Gridlock'd (1997) * * 1/2
A movie review by Serdar Yegulalp
Copyright 1997 by Serdar Yegulalp

CAPSULE: Tim Roth and Tupac Shakur are both fine in this unfortunately contrived tale of two junkies on the kick.

The worst thing about GRIDLOCK'D is that it takes a basically interesting idea and surrounds it with prefab plotting, and the idea is forced to surrender. Sad, but that's probably the way it goes: I doubt many people, let alone filmmakers, would want to sit still long enough for an absorbing story about two musician/junkies. I know I would.

Tim Roth ("Stretch") and Tupac Shakur ("Spoon") are the musician/junkies of the title. Based on what we see, they're talented, but they also have a disgustingly narrow world-view: drugs, gigging, and crashing afterwards. They share a loft with their singer, Cookie (played splendidly by Thandie Newton) and have an existence that's not as hellish as TRAINSPOTTING, but is still pretty grungy nonetheless.

One night they get a bad hit of something after a gig, and Cookie plunges into a coma. Cookie winds up in a hospital bed, and Spoon decides it's time to get off the junk. Stretch doesn't empathize. Yet. These opening scenes and the moments in the hospital that follow are brilliant: they're both funny and desperate, and they strike a uniquely black tone for the movie's humor. In another scene, the two of them try to injure themselves to get into an emergency ward; all they've got is a crummy little penknife that probably wouldn't be good for whittling down pencils. But they use it anyway, in a scene that's both funny and agonizing.

The two of them then get plunged into a maddening bureaucratic hassle in an attempt to get into detox.

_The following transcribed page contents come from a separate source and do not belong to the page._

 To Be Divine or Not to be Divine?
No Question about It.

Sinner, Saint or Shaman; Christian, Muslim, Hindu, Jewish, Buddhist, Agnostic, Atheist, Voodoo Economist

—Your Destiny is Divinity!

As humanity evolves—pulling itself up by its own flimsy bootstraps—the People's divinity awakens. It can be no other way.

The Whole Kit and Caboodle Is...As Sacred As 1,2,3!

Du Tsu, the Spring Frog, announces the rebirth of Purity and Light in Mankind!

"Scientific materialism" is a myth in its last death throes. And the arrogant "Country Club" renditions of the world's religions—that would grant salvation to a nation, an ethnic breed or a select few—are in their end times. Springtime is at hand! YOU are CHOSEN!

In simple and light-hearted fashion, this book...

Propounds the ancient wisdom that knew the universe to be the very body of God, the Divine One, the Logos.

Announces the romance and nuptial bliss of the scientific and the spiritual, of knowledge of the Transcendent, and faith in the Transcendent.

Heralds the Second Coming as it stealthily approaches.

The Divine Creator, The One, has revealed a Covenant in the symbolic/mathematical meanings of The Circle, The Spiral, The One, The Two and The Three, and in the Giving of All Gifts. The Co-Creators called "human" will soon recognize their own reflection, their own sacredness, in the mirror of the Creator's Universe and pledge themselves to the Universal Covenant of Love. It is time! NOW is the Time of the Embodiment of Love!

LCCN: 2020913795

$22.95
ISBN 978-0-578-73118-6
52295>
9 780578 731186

Trouble is, you can't get into detox without Medicaid, and you can't get Medicaid without being on welfare, and you can't get on welfare without... and so on. There is one scene where they try to intimidate a social worker by trying to comvince him they're psychotic and need to get into detox NOW, GOD DAMN IT, and then in a reversal that's the movie's trademark, THEY get the living Christ intimidated out of *them*. There's also a cameo by Elizabeth Pena as an ER nurse who gets her own sadistic little form of revenge on the two of them when they show up for treatment in her ward not once but twice. But then the movie slowly drifts into a stupid shrink-wrapped plot about a drug dealer, with the attendant chases and shoot-outs (at least it doesn't end with the bad guy being shot a dozen times), and for me the real magic of the movie was lost.

The core of the story -- the Shakur/Roth byplay -- is solid. It shows off both actors as being comfortable with the material -- especially Shakur, who would certainly have gone on to do more interesting acting had he lived. Shakur has one remarkable monologue about the first time he popped coke, which sounds improvised, and has its corners and cracks filled in with the nuances of a good-and-soon-to-be-great actor. At the end, I reflected on how good the best parts of the movie were, how senseless it was to clutter the movie up with its stupid thriller plot, and on how we seem to be losing a few too many good young actors these days.